In August 2025, a legal dispute between Mexico and the CCP brought operations at the Ganfeng lithium mine in Sonora to a halt. A 2022 change to Mexico’s mining law reserves strategic minerals like lithium to be the exclusive property of Mexico. The CCP argued in international arbitration that the Sonoran mine should be excluded from the requirement. Sonora Gov. Alfonso Durazo told local media that the dispute led to the closing of the mine, according to BNAmericas, a Chilean business intelligence firm. The Sonoran Project, as Ganfeng calls it, covers 10,000 hectares and is believed to contain nearly 9 metric tons of lithium with a 250-year resource life, according to the company’s website.
Meanwhile, Mexico’s trade deficit expanded with China, reaching nearly $60 billion, a 3.3% increase from the previous year, reported El Economista, a Mexican business news website. Mexico’s 2026 budget, currently under consideration in Congress, contains tariff hikes on Chinese cars, textiles and plastics. The Mexican economic ministry also has opened anti-dumping investigations into Chinese-made adult bicycles and adult footwear. In addition, Mexico extended anti-dumping duties on Chinese steel products and polyester fibers used for clothing, upholstery and household goods for five years.
Mexico’s trade woes with the CCP have been replicated across Latin America. In Honduras, shrimp exports have plummeted by 66%, putting thousands out of work since Honduras cut off relations with Taiwan at the CCP’s behest in 2023, undercutting a major pillar of the country’s economy. Chile and Ecuador also are considering tariff and anti-dumping measures against the CCP, reported the Council of Foreign Relations, a U.S. think tank.
The Mexican Congress will make a final decision on the CCP tariffs in November. The CCP has launched a retaliatory investigation and strongly criticized the Mexican decision.
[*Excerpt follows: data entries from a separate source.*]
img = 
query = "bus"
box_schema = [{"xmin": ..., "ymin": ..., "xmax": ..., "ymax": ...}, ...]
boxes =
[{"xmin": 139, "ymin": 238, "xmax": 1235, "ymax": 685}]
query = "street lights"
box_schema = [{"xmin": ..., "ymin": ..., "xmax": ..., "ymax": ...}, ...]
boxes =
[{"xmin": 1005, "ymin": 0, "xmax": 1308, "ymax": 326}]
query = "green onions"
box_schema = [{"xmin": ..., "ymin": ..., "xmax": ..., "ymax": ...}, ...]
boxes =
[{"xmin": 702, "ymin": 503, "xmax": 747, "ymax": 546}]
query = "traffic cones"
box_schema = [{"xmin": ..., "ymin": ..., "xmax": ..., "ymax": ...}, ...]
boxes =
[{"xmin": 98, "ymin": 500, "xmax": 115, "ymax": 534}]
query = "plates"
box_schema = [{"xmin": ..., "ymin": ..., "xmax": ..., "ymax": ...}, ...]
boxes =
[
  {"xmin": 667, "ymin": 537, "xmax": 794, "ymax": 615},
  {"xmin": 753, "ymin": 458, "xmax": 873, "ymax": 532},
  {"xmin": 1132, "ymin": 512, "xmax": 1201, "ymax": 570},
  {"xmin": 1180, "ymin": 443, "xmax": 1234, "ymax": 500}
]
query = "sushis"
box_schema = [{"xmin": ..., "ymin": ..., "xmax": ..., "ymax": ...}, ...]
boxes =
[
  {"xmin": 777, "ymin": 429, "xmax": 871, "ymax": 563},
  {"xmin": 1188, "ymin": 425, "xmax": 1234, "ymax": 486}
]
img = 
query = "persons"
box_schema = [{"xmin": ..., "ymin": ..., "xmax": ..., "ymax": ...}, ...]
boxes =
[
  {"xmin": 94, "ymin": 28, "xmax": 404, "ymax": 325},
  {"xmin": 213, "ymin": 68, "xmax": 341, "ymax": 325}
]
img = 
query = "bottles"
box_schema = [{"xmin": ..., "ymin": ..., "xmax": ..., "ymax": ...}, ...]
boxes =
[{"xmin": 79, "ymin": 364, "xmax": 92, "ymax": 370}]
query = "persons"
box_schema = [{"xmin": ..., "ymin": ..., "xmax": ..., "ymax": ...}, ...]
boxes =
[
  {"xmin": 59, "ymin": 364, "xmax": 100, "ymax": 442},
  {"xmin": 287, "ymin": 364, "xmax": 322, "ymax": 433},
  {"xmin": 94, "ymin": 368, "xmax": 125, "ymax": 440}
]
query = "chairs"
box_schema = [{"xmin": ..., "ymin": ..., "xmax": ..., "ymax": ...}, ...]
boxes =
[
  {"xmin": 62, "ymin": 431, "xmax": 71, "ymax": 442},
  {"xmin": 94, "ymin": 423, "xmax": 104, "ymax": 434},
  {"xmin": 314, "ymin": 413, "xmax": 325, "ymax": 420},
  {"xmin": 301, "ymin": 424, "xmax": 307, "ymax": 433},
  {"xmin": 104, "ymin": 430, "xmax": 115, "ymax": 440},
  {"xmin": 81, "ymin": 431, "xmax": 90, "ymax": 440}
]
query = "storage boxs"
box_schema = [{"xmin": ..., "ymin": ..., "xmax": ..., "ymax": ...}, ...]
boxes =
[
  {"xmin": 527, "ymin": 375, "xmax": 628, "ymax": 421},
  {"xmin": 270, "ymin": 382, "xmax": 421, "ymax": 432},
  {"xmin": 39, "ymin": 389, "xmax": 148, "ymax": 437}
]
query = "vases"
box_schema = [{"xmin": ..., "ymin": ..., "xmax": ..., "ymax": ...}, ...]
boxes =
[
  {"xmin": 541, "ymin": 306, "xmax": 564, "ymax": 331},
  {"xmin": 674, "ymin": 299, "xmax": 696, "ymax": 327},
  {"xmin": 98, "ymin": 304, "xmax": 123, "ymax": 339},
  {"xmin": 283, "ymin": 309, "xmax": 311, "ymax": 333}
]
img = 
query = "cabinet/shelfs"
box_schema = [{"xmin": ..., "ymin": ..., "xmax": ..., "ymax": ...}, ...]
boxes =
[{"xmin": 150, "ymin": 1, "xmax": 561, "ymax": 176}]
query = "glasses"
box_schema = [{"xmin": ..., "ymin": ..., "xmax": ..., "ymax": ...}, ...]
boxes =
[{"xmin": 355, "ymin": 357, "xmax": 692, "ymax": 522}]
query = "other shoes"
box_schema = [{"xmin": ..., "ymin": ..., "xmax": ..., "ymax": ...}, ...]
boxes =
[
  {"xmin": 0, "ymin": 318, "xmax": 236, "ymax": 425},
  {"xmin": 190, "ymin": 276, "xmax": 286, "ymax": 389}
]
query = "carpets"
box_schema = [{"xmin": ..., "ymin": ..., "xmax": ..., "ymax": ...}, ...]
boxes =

Ricardo Monreal, the congressional leader of the ruling party, Morena, in the lower house of Mexico, said the issue will be revisited because the country’s leaders must protect the economy from a flood of cheap imports that hurt domestic manufacturers. “We have to be more careful, given that tariffs are being imposed on countries that, without being trading partners, engage in intense, and sometimes unfair trade with our products in Mexico,” Monreal said, according to Bloomberg.